Investigating the P53-dependent anti-cancer effect of ibutamoren in human cancer cell lines.

This study investigated whether ibutamoren (IBU) — a compound known primarily as a growth hormone secretagogue — might also act as an inhibitor of the MDM2-p53 interaction, a pathway dysregulated in roughly half of human cancers. MDM2 normally tags the tumour suppressor p53 for degradation; blocking this interaction is a recognized anticancer strategy. The researchers first used in silico molecular modelling to predict that IBU binds favorably to the p53-binding pocket of MDM2 and exhibits a low estimated IC50 for MDM2 inhibition. They then tested IBU on immortalized human cancer cell lines in vitro, finding reduced cell viability in lines with an intact, functional MDM2-p53 pathway but not in lines carrying damaging mutations in this pathway.
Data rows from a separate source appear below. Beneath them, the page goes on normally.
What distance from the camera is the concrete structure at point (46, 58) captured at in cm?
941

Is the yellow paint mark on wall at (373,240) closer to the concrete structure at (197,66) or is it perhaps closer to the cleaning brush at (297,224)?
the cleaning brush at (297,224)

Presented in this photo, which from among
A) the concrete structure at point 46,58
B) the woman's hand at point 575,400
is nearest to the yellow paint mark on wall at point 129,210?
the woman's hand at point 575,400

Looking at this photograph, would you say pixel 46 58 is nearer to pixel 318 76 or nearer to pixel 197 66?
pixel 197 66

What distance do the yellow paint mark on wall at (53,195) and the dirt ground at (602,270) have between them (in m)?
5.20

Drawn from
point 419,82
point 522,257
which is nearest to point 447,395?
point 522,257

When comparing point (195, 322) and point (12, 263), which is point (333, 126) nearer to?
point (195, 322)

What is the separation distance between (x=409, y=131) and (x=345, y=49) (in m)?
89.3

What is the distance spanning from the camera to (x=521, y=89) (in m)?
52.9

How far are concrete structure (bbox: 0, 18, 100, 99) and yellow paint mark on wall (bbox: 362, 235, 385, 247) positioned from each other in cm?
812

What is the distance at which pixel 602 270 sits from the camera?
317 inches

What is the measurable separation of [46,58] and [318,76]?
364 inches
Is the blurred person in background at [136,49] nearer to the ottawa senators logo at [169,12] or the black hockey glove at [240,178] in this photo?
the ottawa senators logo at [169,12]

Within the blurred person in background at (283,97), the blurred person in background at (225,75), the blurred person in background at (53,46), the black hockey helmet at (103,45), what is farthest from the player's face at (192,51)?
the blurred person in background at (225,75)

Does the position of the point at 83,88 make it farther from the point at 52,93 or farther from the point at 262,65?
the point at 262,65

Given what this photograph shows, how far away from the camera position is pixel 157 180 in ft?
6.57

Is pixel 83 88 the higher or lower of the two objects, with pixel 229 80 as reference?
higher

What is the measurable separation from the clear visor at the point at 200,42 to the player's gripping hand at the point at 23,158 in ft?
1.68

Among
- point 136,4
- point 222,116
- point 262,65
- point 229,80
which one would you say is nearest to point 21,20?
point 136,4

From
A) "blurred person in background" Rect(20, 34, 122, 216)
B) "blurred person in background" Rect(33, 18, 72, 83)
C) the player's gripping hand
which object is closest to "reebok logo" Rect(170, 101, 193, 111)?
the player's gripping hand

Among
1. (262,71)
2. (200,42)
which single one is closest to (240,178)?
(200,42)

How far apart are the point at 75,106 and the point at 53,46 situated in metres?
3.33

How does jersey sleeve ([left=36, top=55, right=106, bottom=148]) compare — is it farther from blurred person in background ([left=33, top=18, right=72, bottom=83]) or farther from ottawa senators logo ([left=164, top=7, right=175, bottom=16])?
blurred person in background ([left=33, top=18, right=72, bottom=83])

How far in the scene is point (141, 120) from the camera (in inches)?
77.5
RT-qPCR analysis supported this pattern, showing differential expression of two p53 target genes in wild-type but not mutant cell lines after IBU treatment. Key limitations include exclusive reliance on cell-line models (no animal or human data), use of immortalized rather than primary cells, and the preliminary, exploratory nature of the work. The authors conclude that IBU shows early-stage anticancer activity potentially mediated through the MDM2-p53 axis and warrants further mechanistic investigation.

Why this grade: All experimental findings are derived solely from computational modelling and immortalized human cancer cell lines, with no animal models or human subjects involved.